Matura ustna była jedynym momentem w ciągu całej licealnej nauki, kiedy mówiłam do Komisji, z przewodniczącą panią Karmą, a ona patrzyła na mnie i lekko się uśmiechała. A na koniec rzuciła w przestrzeń, niby od niechcenia "To właśnie jest dobre przygotowanie do matury z biologii!" ale ja wiedziałam, że mówi do mnie, i że na swój sposób jest ze mnie dumna.
Dzięki niej, dzięki systemowi pracy jaki we mnie zaszczepiła, niedyktowanym notatkom, konieczności szukania wiedzy w książkach (nie w necie!), ciągłym kartkówkom, pytaniom na temat wymagany i "przy okazji" powtórz jeszcze co tam było w zeszłym semestrze - 1 rok na studiach, gdzie była biologia, to był totalny luz. Nie musiałam się uczyć, praca przychodziła mi z łatwością.

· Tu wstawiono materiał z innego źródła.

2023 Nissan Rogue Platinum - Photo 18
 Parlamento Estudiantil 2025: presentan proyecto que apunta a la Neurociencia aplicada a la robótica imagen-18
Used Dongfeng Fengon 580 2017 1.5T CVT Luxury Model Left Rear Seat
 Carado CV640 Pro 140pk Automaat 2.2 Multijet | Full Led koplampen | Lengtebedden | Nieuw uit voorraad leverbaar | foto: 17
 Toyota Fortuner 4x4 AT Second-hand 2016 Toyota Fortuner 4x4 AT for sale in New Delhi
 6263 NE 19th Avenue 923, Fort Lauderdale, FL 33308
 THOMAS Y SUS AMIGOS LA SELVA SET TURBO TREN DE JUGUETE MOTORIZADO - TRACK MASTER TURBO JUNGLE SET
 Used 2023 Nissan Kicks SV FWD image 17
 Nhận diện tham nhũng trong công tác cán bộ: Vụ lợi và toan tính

Mimo lat innej nauki, innych spraw na głowie, do dziś w nocy o północy wyrecytuję "Sosna jest rośliną jednopienną, znaczy to, że na jednym osobniku występują zarówno kwiaty męskie jak i żeńskie (...)", wiem, że Firletka poszarpana to Lychnis flos-cuculi, a Wypławek biały - Dendrocoelum lacteum (co to w ogóle było? jakiś płaziniec chyba).
Pani Profesor Karma była jednym z tych nauczycieli, których pamięta się całe życie. Długo chorowała. Odeszła w zeszłym tygodniu.